Spirlong v. Browne – 10/28/2014

November 10, 2014

Arizona Court of Appeals Division One holds that under Arizona’s “dog-bite” statutes “keeping” a dog requires the person to have exercised care, custody or control over the dog.

Plaintiffs Kevin and Anne Spirlong filed suit against Charles Browne, his girlfriend Shasta Russell, and David Mayes—an individual renting two rooms from Browne.  Mayes owned a large dog that, while Browne and Mayes were out of the house, escaped from the backyard and bit the Spirlongs’ son.  Russell and Mayes did not answer and default was entered against them.  Browne and the Spirlongs cross-moved for summary judgment as to the question of whether Browne was the statutory owner of the dog.  Under A.R.S. § 11-1001(10), “any person keeping an animal other than livestock for more than six consecutive days” is considered the dog’s owner and is strictly liable for any injuries or damages caused by the dog.  Browne argued that “keeping” requires something more than merely “housing” the dog, but the trial court ruled in the Spirlongs’ favor.  After a jury found in Browne’s favor, the Spirlongs appealed. 

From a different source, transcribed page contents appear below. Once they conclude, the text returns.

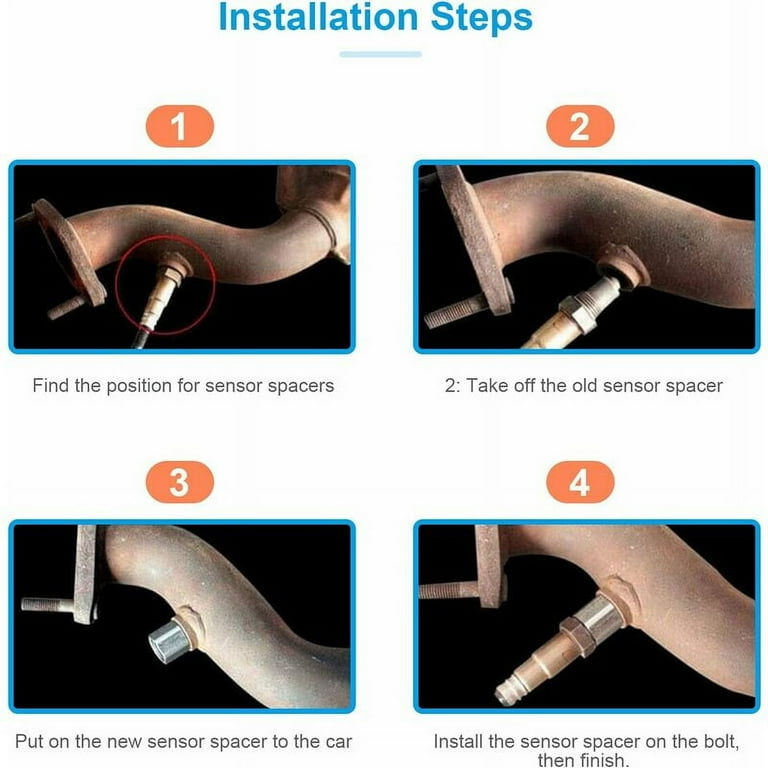 Installation Steps

1

Find the position for sensor spacers

2

2: Take off the old sensor spacer

3

Put on the new sensor spacer to the car

4

Install the sensor spacer on the bolt, then finish.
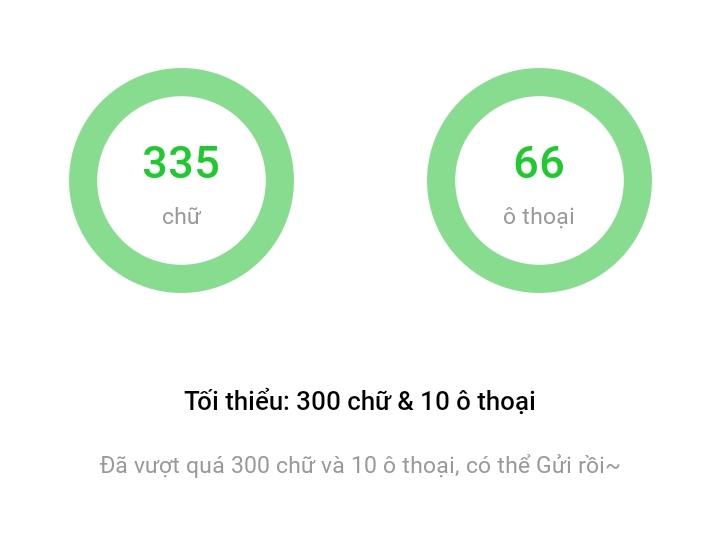 335

chữ

66

ô thoại

Tối thiểu: 300 chữ & 10 ô thoại

Đã vượt quá 300 chữ và 10 ô thoại, có thể Gửi rồi~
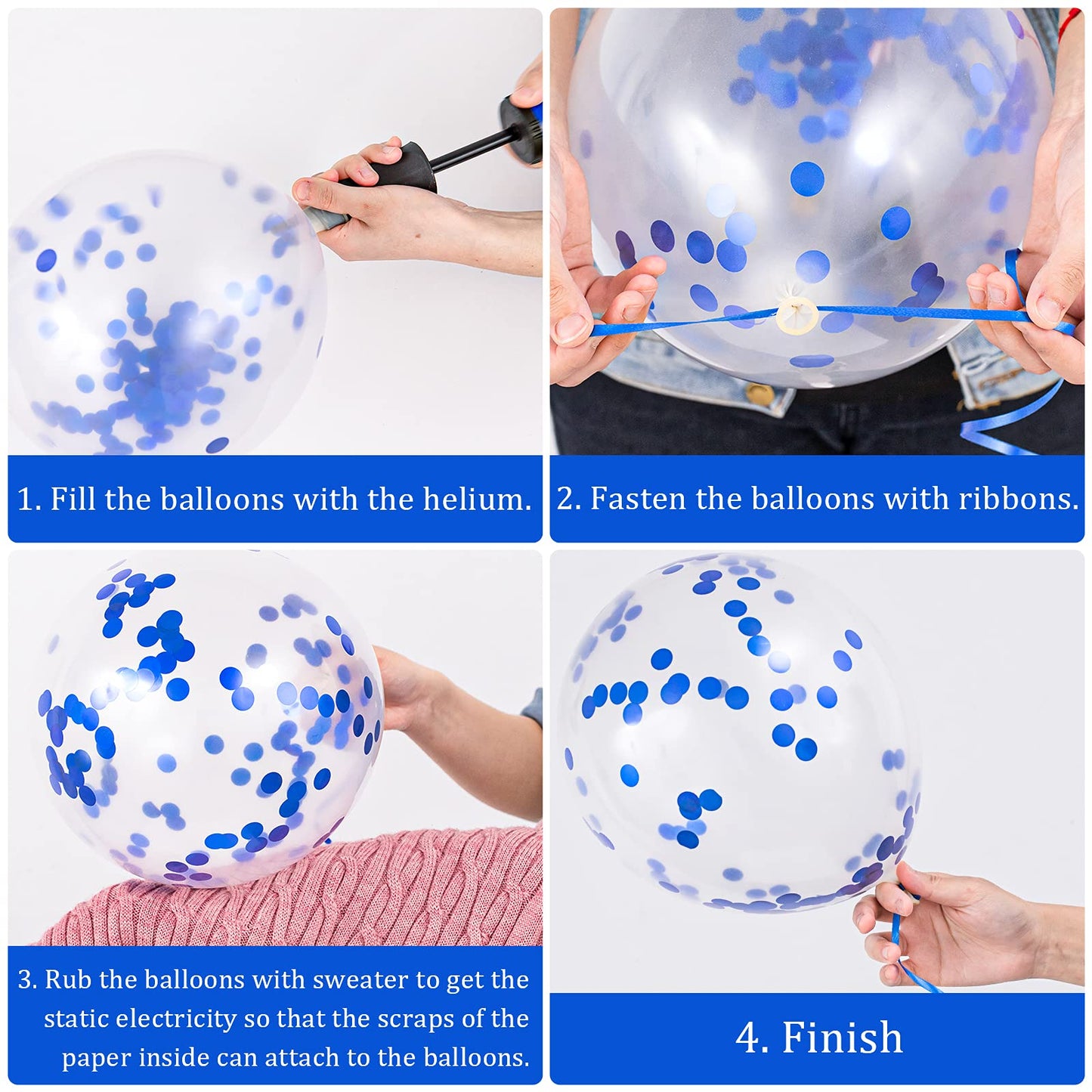 1. Fill the balloons with the helium.

2. Fasten the balloons with ribbons.

3. Rub the balloons with sweater to get the static electricity so that the scraps of the paper inside can attach to the balloons.

4. Finish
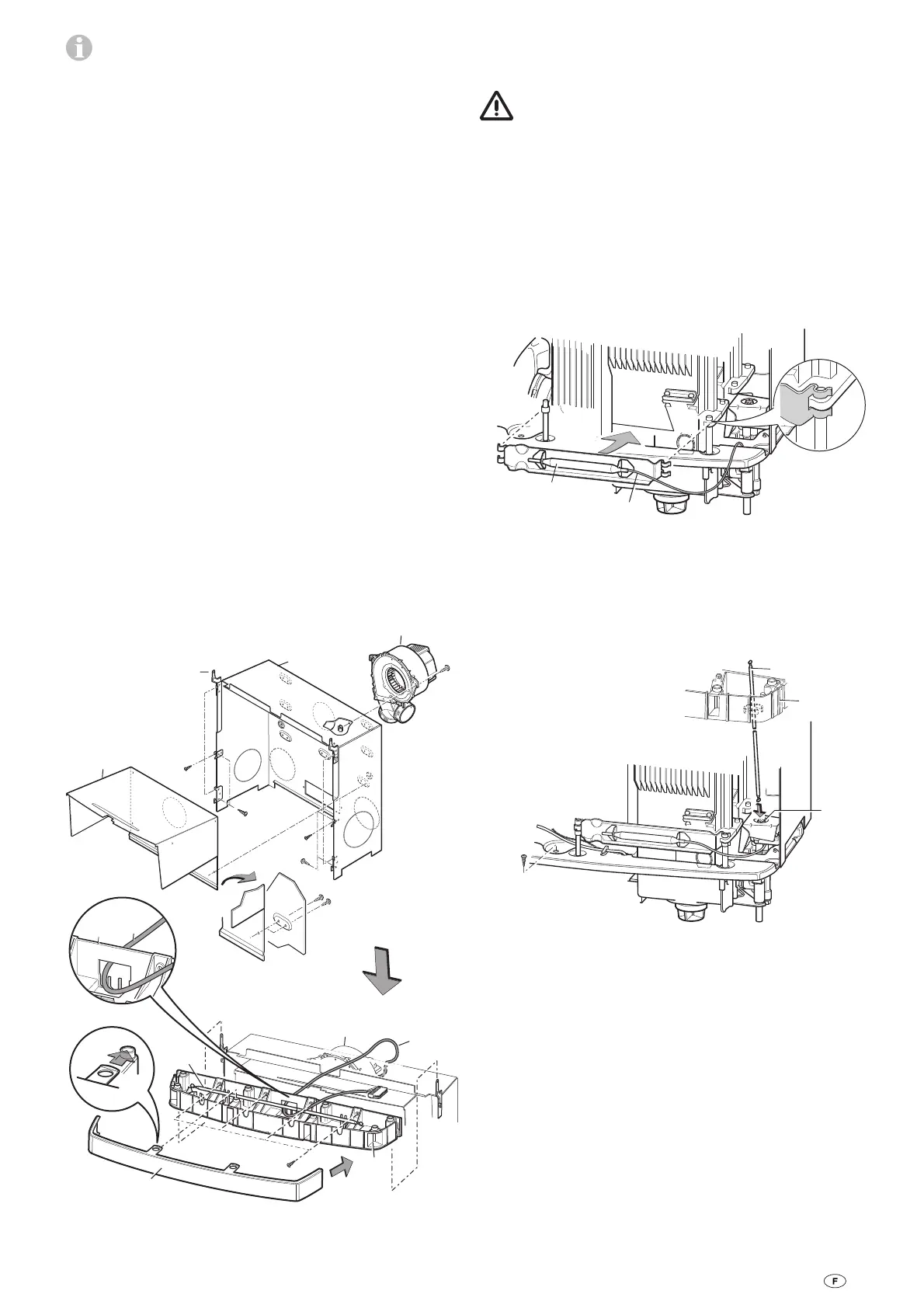 F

The Court of Appeals explained that, despite the issues raised on appeal regarding comparative fault, the dispositive issue is whether Browne is the statutory owner under Section 11-1001(10).  Recognizing that the word “keeping” is ambiguous, the Court explained that the common definition of keeping—“to manage, tend, or have charge of”—is most consistent with the general legal definition of keeping. 

The Court explained that when the legislature revised Arizona’s dog-bite statutes, it did not incorporate the terms “harboring” and “maintaining” into the definition of “owner,” but, rather, restricted an owner to a person “keeping an animal.”  This approach is consistent with Perazzo v. Ortega, 29 Ariz. 334, 342, 241 P. 518, 520 (1925), appeal after remand, 32 Ariz. 154, 256 P. 503 (1927).  Although the case arose before the dog-bite statutes, it stands for the proposition that ahead of a household may be liable by allowing a relative who exercises custody, control, or care for a dog to live in the home.    Finally, the Court relied on several cases from various states in which “keeping” requires something more than merely harboring the dog. 

The Court explained that while the question of whether Browne exercised sufficient care, custody, or control to be the statutory owner of the dog would normally present an issue of fact, the Spirlongs had not presented any evidence Browne cared for or controlled the dog.  Instead, the evidence showed that Browne merely allowed Mayes to live in his home and that Mayes cared for the dog.  Given this record, the trial court should have dismissed the claim against Browne as a matter of law.  On that basis, the Court affirmed the judgment entered in Browne’s favor. 

Presiding Judge Norris authored the opinion; Judge Winthrop and Judge Gemmill concurred.